Archive for the ‘martyr’ Category

The Apostles…. The Big Dawgs of the Catholic Faith

October 28, 2009

The Twelve – they so often adorn facades and rest atop pillars, gilded, massive, epic figures, each Atlases on whose shoulders the Church rests…. or so we grow up imagining. But what do we know, really, about these figures when the dust of millennia settles and we glance back at Sacred Scripture?

We know their names. We know they were mostly an “uneducated” lot (though schooled strong in the Book of Nature). We know they didn’t always have a clue what their Master was saying. We know all but one abandoned Him at the moment when He would have needed them most. A pretty shaky foundation for a Church, you might be thinking. But we also know that they came back to Him, and preached His Name from the rooftops, and in every conceivable way they poured themselves out for Him. That’s about it. But isn’t that what it’s all about?

The good news is that this shaky foundation has Christ Jesus as the capstone, and through Him the whole structure is held together. The good news is that Simon and Jude and all of the Apostles were madly in love with the God Who had become flesh for us. They cared little about themselves anymore. It was always Jesus.

The bad news is… this cornerstone has been rejected. So were all but one of the Apostles (John died in exile in his old age). Jude, whom we celebrate today, was eventually murdered with an ax, and Simon, also celebrated today, was beaten and cut to pieces. Destroyed, just like their Beloved Master.

They died for Jesus. What else do we need to know? They were open to God. That’s the key. They were martyred by the world, that’s the lock. They were open to the possibility that God had come in Jesus… They were closed off and shut up by a world that did not want to hear it. A world afraid of the possibility that the Door they opened might lead to Sacrifice, to Suffering, to Real Love, and to Mercy Immeasurable. Too much work for many of us.

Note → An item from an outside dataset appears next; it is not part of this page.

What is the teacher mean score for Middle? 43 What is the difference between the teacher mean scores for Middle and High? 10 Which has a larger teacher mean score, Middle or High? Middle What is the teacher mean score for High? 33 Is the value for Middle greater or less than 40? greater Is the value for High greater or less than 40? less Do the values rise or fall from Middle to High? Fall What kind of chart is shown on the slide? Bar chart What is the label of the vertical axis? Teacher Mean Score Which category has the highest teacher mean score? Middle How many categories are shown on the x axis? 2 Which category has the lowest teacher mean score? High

Simon and Jude lost their lives but found themselves. And they now point us to that Cross-Shaped Door that leads to our true selves, for in Heaven we shall know as we are known. Let us pray that we too can stretch out our arms, clutching nothing, for a chance at winning everything.

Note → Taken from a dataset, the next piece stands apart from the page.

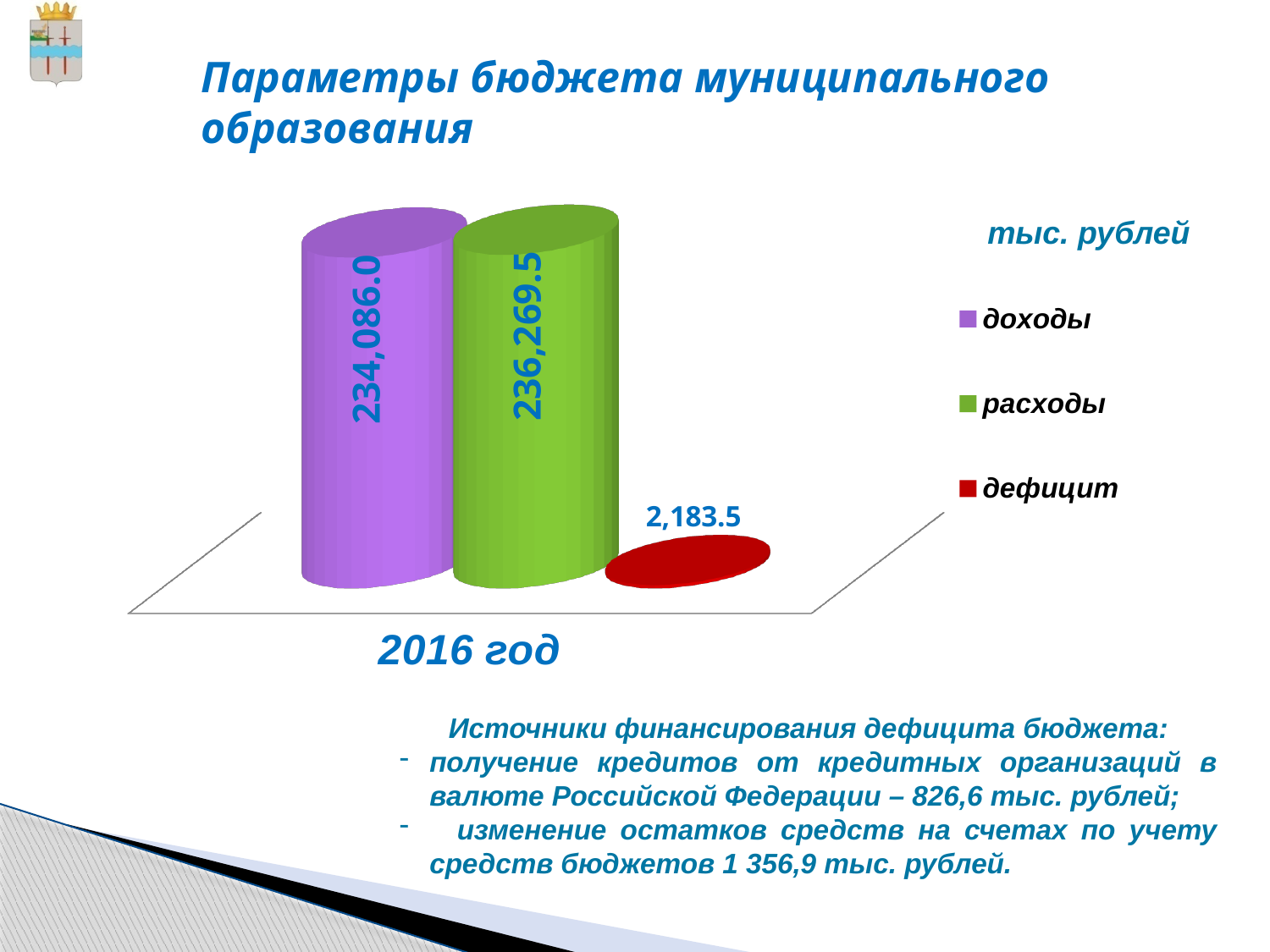
Which is larger, доходы or расходы? расходы What unit is indicated for the chart values? тыс. рублей Which series has the lowest value in the chart? дефицит What is the value for доходы in 2016 год? 234,086.0 What kind of chart is shown on the slide? bar chart How many series does the legend list? 3 How many categories are shown on the x axis? 1 What is the value for дефицит in 2016 год? 2,183.5 Which series has the highest value in the chart? расходы What is the difference between расходы and доходы? 2,183.5 What is the value for расходы in 2016 год? 236,269.5 What colour represents дефицит in the chart? red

Tough Love – Isaac Jogues and Company

October 19, 2009

This morning in chapel, I got zapped by one of the prayers we heard. Jesus “put himself into our hands.” Incredible… Talk about becoming vulnerable, dependent, helpless. Didn’t he know the risks involved? Unrequited love, betrayal, indifference, even a scalding hatred that would end in tearing his very flesh from him and hanging him on a cross? Yes, he knew the risks, but he did it anyway. Jesus “put himself into our hands.”

Isaac Jogues, John de Brébeuf and Companions
Today, we celebrate a group of men – missionaries – who also knew the risks. They came from across the sea with the burning conviction that God had broken into our world, took on a body like us and offered it freely to ransom us from hatred and violence and indifference. But some of the Huron and Iroquois men, men who felt their power and position, their very paradigm of life, challenged by the missionaries, grew violent themselves. They cut off Isaac’s fingers so he couldn’t offer the Mass, they would cut out a man’s tongue so he couldn’t speak a word of the gospel, burned and scalped and brutally beaten… But Isaac and his companions kept preaching with their very bodies, as they moved about the villages…. They said with their very bodies: Peace… Mercy… Love… Forgiveness, in a violent and bloodthirsty region.

After much torture and an escape from his captors, St. Isaac actually returned to France, and was hailed as a hero. And then, guess what he did? He “put himself into their hands” again. He returned to North America, to that place of torture, to speak of his love of the God Who was tortured for us.


Two summers ago, I took my nephew Sean on a whirlwind tour of New England, a real vision quest, as a gift for his confirmation. Our first stop… the North American Martyrs Shrine in New York state. There we learned of one of St. Isaac’s little practices of evangelization…. carving the Holy Name of Jesus into trees around the little Mohawk village he ministered to. Today the shrine simply tacks on the wooden letters, and they’re everywhere! St. Isaac, like a lover, carving his Beloved’s name into an old oak.

At the southern tip of the Adirondak Mountains, Isaac was brutally killed by the Iroquois League, witnessing to Christ. We stood on that holy ground where these men made their sacrifice. Later, their love bore fruit in the birth of Blessed Kateri Tekakwitha, the Lily of the Mohawks… on that very spot.

Was it worth the risk? Well, my nephew was moved, and he knows now that faith can make a man out of you. The root of virtue is vir…. Meaning manly, masculine. Sean knows a truth worth dying for, and that Christianity is not a religion for “wimps.” We are made for a tough love, one that is willing to lay down our life for our beloved. May we pray for and receive such courage and trust from the martyrs of North America. Their blood cries out from our own soil… Believe, Trust, Love… and Forgive.